■ Work to do
Give all of the material again, substituting "front lamp" for "bus headlight" everywhere it occurs and leaving everything else unchanged.

+ + + + +

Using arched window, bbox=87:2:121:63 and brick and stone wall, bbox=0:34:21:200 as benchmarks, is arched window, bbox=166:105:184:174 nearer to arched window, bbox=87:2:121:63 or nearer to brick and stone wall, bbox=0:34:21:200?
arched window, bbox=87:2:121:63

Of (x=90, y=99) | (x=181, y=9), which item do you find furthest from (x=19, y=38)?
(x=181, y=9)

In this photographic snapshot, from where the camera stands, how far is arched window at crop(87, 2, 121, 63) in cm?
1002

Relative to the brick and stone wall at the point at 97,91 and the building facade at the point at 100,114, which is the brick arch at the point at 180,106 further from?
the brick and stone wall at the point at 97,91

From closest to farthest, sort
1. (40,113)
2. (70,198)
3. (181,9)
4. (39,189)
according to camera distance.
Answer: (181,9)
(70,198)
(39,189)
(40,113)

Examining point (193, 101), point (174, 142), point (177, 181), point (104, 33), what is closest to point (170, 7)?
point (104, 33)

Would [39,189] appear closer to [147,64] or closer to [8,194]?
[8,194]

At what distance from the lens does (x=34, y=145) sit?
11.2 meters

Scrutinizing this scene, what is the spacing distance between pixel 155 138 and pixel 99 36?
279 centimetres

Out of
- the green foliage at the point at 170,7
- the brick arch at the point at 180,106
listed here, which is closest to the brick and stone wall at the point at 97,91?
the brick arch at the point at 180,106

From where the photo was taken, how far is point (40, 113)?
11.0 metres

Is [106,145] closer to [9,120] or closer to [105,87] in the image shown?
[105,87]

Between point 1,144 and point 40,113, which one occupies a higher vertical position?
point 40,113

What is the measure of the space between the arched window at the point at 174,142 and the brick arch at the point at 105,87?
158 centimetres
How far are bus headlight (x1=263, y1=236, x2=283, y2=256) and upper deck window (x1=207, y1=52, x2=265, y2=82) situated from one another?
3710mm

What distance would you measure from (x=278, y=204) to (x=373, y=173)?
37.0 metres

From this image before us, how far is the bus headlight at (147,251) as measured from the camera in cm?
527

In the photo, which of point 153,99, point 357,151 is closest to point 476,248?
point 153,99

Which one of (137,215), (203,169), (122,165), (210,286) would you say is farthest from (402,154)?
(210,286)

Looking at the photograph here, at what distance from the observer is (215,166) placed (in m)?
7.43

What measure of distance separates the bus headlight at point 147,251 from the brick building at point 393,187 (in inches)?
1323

+ + + + +

■ Solution to this exercise
Using arched window, bbox=87:2:121:63 and brick and stone wall, bbox=0:34:21:200 as benchmarks, is arched window, bbox=166:105:184:174 nearer to arched window, bbox=87:2:121:63 or nearer to brick and stone wall, bbox=0:34:21:200?
arched window, bbox=87:2:121:63

Of (x=90, y=99) | (x=181, y=9), which item do you find furthest from (x=19, y=38)?
(x=181, y=9)

In this photographic snapshot, from where the camera stands, how far is arched window at crop(87, 2, 121, 63) in cm?
1002

Relative to the brick and stone wall at the point at 97,91 and the building facade at the point at 100,114, which is the brick arch at the point at 180,106 further from?
the brick and stone wall at the point at 97,91

From closest to farthest, sort
1. (40,113)
2. (70,198)
3. (181,9)
4. (39,189)
according to camera distance.
Answer: (181,9)
(70,198)
(39,189)
(40,113)

Examining point (193, 101), point (174, 142), point (177, 181), point (104, 33), what is closest to point (170, 7)?
point (104, 33)

Would [39,189] appear closer to [147,64] or closer to [8,194]?
[8,194]

At what distance from the lens does (x=34, y=145) sit?
11.2 meters

Scrutinizing this scene, what is the spacing distance between pixel 155 138 and pixel 99 36?
279 centimetres

Out of
- the green foliage at the point at 170,7
- the brick arch at the point at 180,106
listed here, which is closest to the brick and stone wall at the point at 97,91?
the brick arch at the point at 180,106

From where the photo was taken, how far is point (40, 113)?
11.0 metres

Is [106,145] closer to [9,120] or closer to [105,87] in the image shown?
[105,87]

Between point 1,144 and point 40,113, which one occupies a higher vertical position?
point 40,113

What is the measure of the space between the arched window at the point at 174,142 and the brick arch at the point at 105,87?
158 centimetres
How far are front lamp (x1=263, y1=236, x2=283, y2=256) and upper deck window (x1=207, y1=52, x2=265, y2=82) situated from one another?
3710mm

What distance would you measure from (x=278, y=204) to (x=373, y=173)?
37.0 metres

From this image before us, how far is the front lamp at (147,251) as measured from the camera in cm?
527

In the photo, which of point 153,99, point 357,151 is closest to point 476,248?
point 153,99

Which one of (137,215), (203,169), (122,165), (210,286) would you say is farthest from (402,154)?
(210,286)

Looking at the photograph here, at what distance from the observer is (215,166) placed (in m)?
7.43

What measure of distance separates the front lamp at point 147,251 from the brick building at point 393,187 (in inches)?
1323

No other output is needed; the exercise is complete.